Nimmt man viel Chili auf, werden auch die Nerven gereizt, die das Bauchfell kontrollieren – man kriegt den typischen Chili-Schluckauf oder manchmal auch Sodbrennen. Die von den aktivierten Nerven ausgehende Entzündungsreaktion ist möglicherweise auch der Grund dafür, dass die Stoffwechselrate ansteigt. Der Körper verbraucht mehr Sauerstoff und produziert mehr Wärme. Wir fühlen uns also nicht bloß subjektiv heiß, sondern die Aktivierung des TRPV1-Rezeptors ist ein realer Effekt.

Weil TRPV1 im ganzen Körper verteilt ist, hört der Effekt auch nicht auf, wenn wir mit dem Essen fertig sind. Sogar die Nervenzellen im Verdauungstrakt tragen TRPV1, so dass Capsaicin den Darm erstens direkt reizt und zweitens dort auch neurogene Entzündungsreaktionen auslöst.

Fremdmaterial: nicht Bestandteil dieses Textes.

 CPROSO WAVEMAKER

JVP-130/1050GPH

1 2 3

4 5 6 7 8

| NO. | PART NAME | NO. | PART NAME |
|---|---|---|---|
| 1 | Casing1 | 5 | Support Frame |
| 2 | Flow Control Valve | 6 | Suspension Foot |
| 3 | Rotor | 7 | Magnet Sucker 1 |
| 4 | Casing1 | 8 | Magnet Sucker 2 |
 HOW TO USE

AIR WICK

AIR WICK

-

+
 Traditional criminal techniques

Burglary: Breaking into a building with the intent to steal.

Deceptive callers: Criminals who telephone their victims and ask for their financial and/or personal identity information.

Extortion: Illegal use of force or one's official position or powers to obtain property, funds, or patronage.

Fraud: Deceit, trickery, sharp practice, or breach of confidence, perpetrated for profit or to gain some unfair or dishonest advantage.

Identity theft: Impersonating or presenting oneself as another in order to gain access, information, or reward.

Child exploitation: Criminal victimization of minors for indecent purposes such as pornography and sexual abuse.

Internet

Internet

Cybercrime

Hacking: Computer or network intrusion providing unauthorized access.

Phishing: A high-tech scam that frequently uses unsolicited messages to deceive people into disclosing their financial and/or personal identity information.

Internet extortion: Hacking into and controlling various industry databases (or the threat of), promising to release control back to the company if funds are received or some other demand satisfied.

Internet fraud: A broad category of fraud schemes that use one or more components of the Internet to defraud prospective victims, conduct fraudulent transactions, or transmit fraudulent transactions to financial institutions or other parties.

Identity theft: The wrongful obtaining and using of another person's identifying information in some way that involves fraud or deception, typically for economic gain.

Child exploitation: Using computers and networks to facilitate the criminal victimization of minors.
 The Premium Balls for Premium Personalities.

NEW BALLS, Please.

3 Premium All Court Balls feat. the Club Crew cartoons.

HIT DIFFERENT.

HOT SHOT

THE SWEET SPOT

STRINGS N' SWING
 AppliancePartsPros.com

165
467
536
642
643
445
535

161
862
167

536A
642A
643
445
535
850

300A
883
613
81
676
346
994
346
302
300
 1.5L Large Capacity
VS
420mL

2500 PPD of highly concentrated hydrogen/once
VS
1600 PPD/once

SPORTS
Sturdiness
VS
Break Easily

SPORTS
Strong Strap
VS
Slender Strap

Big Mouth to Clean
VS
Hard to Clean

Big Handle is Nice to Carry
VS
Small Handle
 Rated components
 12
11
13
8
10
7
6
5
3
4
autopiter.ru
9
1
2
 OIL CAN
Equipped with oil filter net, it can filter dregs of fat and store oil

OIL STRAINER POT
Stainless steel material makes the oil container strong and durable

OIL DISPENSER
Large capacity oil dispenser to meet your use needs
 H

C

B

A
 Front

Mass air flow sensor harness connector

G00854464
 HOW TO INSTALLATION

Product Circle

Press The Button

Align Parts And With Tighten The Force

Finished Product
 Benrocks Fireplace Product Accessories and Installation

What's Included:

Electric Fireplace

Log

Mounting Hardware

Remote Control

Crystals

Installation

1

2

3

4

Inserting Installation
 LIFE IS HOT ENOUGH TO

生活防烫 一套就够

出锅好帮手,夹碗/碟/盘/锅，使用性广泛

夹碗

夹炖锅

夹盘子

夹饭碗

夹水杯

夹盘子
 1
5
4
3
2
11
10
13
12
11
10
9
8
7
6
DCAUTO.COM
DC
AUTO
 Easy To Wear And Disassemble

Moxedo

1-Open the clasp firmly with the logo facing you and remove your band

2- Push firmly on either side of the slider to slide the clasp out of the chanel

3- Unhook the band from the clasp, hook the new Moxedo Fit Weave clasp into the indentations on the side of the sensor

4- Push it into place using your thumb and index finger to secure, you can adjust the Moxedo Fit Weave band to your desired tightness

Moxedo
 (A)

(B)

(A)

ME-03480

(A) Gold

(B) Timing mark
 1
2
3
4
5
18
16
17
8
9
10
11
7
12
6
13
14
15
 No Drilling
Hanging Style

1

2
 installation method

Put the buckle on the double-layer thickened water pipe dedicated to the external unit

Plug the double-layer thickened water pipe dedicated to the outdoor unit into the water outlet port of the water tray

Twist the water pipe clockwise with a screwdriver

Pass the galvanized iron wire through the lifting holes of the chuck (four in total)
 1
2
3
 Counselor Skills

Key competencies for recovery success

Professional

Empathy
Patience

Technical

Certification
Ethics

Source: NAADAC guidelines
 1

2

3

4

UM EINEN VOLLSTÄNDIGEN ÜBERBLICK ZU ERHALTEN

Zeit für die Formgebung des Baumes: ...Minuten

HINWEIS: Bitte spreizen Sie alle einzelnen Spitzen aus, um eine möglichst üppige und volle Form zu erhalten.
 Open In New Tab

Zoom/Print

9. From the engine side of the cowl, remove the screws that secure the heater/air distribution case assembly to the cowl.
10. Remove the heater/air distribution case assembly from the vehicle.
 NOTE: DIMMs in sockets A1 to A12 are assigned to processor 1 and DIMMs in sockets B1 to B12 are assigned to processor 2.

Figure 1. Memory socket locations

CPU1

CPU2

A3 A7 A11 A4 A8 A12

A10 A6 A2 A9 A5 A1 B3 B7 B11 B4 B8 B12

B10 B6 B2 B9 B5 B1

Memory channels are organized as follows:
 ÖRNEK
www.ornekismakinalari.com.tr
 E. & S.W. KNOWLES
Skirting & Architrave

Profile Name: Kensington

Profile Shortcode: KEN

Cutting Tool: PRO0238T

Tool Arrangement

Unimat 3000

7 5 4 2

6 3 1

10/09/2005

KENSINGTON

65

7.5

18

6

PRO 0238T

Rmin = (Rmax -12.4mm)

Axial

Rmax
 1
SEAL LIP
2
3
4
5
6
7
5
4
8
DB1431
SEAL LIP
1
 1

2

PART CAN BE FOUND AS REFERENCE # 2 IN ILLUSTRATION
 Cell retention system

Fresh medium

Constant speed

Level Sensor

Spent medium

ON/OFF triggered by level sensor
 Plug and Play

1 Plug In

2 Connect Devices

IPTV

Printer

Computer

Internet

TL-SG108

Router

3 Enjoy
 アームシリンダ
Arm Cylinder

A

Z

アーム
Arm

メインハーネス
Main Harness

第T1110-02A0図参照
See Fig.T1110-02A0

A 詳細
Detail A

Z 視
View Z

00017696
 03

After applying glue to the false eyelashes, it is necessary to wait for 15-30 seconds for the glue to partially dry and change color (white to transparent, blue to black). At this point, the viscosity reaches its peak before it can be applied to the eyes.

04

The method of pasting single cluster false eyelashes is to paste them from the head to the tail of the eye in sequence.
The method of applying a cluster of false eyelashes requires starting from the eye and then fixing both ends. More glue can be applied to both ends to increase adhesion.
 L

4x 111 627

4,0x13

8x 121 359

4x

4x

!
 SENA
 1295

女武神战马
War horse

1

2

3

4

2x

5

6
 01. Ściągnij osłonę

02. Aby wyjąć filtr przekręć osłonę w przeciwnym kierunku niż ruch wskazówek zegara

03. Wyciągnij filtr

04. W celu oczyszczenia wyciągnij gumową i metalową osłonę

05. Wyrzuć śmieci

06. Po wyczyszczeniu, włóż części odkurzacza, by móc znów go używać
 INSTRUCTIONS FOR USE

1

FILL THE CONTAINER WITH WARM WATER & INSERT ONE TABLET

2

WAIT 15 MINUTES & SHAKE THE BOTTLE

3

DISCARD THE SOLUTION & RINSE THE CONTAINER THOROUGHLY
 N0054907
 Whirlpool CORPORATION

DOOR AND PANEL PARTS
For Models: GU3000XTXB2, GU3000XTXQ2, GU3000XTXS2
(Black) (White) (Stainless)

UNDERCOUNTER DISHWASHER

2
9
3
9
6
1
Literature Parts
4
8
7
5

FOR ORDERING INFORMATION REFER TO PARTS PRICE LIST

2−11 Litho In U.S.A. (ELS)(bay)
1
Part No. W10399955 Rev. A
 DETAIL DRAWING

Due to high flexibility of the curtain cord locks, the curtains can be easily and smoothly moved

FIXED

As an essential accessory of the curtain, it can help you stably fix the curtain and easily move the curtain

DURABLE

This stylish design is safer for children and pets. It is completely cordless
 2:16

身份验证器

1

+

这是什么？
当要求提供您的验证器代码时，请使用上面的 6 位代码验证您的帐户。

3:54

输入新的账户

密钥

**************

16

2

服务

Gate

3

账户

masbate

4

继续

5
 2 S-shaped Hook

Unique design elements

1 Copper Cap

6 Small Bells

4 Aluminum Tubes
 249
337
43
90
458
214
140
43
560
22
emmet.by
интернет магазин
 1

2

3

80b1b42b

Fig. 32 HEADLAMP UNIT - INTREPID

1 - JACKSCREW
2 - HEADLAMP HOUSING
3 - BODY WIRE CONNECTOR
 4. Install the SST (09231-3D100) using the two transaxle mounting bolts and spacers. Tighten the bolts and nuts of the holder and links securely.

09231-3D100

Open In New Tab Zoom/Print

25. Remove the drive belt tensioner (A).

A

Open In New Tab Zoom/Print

Das verursacht die allfälligen Darmbeschwerden, wenn scharfes Essen langsam durch den Körper wandert.

Im Magen selbst hat das Zeug normalerweise keine Auswirkungen – vermutlich, weil der Säureschutz der Magenwand auch das Capsaicin abhält. Allerdings gilt das nur bis zu einem gewissen Punkt. Zu viel Capsaicin kann heftiges Erbrechen auslösen. Es sind sogar Fälle bekannt, in denen dadurch die Speiseröhre gerissen ist.

Und das ist eben das Problem mit solchen extrem scharfen Chips. Wir essen Chili, weil wir Schärfe mögen. Aber normalerweise eben nur so viel, dass es ein bisschen brennt und wir 'nen heißen Kopf kriegen. Wenn wir aber den gesamten Körper mit großen Mengen Capsaicin überschwemmen, dann greifen wir in zwei ganz entscheidende Systeme ein: Zum einen in die Temperaturregulierung und zum anderen in die Entzündungsreaktion auf potenziell schädliche Reize. Und das kann dann leicht mal im Krankenhaus enden.